Data entries
⟨
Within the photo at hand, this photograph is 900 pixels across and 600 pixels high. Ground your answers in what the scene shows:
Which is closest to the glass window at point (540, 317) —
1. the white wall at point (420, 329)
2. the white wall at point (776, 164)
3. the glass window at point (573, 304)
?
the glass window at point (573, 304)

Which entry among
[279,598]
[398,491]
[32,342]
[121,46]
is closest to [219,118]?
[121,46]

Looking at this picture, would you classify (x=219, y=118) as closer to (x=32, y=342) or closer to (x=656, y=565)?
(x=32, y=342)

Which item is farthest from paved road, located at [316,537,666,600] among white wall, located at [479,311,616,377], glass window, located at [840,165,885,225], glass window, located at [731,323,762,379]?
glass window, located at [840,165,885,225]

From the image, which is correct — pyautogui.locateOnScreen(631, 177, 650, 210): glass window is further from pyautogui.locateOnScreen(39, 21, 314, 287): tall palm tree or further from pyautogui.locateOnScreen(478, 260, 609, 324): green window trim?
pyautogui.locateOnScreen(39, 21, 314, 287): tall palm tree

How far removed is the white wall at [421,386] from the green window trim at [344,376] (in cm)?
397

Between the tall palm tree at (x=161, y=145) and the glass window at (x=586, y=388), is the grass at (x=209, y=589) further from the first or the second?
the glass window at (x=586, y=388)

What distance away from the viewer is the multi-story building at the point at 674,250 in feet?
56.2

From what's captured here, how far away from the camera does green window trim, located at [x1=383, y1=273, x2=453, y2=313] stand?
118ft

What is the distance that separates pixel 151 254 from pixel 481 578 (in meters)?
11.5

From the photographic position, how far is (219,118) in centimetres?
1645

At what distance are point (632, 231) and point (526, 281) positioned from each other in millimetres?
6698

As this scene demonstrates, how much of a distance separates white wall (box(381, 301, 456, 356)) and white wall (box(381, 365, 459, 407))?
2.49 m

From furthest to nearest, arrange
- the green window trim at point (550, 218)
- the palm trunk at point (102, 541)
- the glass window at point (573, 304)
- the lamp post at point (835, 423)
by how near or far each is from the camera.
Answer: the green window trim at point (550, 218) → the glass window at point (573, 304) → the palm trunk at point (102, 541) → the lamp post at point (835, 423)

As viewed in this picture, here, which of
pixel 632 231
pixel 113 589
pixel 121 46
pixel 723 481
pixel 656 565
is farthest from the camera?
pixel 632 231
⟩
• Your task
Pick out every line of the data above that contains the string "locateOnScreen".

• Complete response
From the image, which is correct — pyautogui.locateOnScreen(631, 177, 650, 210): glass window is further from pyautogui.locateOnScreen(39, 21, 314, 287): tall palm tree or further from pyautogui.locateOnScreen(478, 260, 609, 324): green window trim?
pyautogui.locateOnScreen(39, 21, 314, 287): tall palm tree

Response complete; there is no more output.